Effects of cooling near building roofs on flow and pollutant dispersion in urban street canyons

Effects of cooling near building roofs on flow and pollutant dispersion in idealized urban street canyons are numerically investigated using a computational fluid dynamics (CFD) model. The CFD model used is a Reynolds-averaged Navier-Stokes equations (RANS) model with the RNG (renormalization group) k-e turbulence closure scheme. Extensive numerical experiments are performed with various cooling intensities and different building configurations. In the presence of cooling near the building roof, the in-canyon temperature decreases and the vortex center in the street canyon moves upward and toward the upwind building. As the cooling intensity increases, the vortex becomes strengthened. For strong cooling, the vertical heat flux by mean flow averaged over the canyon-top height is dominant over the vertical turbulent heat flux averaged over that height.
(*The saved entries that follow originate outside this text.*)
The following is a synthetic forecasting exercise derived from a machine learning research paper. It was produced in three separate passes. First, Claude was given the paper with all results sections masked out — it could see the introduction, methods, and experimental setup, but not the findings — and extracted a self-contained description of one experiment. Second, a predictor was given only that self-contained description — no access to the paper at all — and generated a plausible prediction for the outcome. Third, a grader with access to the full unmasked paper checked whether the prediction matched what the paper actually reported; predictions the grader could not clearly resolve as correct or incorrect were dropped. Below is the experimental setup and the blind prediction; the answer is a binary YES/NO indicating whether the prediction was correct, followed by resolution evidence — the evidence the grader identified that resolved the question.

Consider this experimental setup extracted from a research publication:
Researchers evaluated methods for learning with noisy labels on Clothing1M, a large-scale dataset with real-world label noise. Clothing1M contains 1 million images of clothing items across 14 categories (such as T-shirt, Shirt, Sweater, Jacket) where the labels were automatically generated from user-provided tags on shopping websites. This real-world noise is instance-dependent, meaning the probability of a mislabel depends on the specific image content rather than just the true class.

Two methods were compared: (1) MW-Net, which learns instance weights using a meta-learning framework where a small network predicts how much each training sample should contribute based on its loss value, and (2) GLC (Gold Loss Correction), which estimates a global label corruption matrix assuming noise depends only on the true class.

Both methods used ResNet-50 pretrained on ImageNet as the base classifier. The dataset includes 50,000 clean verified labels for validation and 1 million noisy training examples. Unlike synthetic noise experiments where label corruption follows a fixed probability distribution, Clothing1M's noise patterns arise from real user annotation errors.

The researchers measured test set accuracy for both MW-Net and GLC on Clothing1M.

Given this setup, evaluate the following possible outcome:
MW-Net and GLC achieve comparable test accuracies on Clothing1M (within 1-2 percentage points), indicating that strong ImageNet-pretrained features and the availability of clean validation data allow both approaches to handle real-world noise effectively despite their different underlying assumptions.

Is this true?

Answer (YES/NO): YES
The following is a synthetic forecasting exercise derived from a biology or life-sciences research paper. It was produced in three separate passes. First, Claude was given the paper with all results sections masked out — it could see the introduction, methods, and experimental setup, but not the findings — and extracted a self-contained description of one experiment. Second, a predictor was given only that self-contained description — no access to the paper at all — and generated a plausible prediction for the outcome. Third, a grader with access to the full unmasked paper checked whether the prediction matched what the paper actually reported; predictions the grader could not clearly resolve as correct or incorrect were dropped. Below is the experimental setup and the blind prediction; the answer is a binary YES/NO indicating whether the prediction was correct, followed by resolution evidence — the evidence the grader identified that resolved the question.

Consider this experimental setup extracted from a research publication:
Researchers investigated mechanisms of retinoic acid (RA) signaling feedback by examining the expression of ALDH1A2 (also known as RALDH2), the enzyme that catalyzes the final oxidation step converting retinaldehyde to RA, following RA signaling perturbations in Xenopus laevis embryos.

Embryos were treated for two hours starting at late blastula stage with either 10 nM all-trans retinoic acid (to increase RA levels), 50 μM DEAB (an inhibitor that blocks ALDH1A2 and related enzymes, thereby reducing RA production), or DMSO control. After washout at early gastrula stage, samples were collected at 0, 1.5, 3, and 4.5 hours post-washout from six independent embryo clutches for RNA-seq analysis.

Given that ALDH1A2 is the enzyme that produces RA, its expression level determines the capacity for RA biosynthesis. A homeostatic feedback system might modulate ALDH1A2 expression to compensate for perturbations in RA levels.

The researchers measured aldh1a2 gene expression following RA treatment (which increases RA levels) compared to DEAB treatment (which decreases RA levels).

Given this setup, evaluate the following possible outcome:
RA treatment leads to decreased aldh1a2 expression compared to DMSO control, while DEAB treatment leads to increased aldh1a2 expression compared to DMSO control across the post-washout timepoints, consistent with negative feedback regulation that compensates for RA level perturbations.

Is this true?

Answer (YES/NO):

It is found that the cooling reduces in-canyon pollutant concentration. It is further found that the residue pollutant concentration ratio decreases as the cooling intensity increases. For weak (strong) cooling, the vertical turbulent flux of pollutants averaged over the canyon-top height is much larger (smaller) than the vertical flux of pollutants by mean flow. These results have important implications to urban heat island mitigation and air-quality improvement by planting short trees on building roofs in urban areas.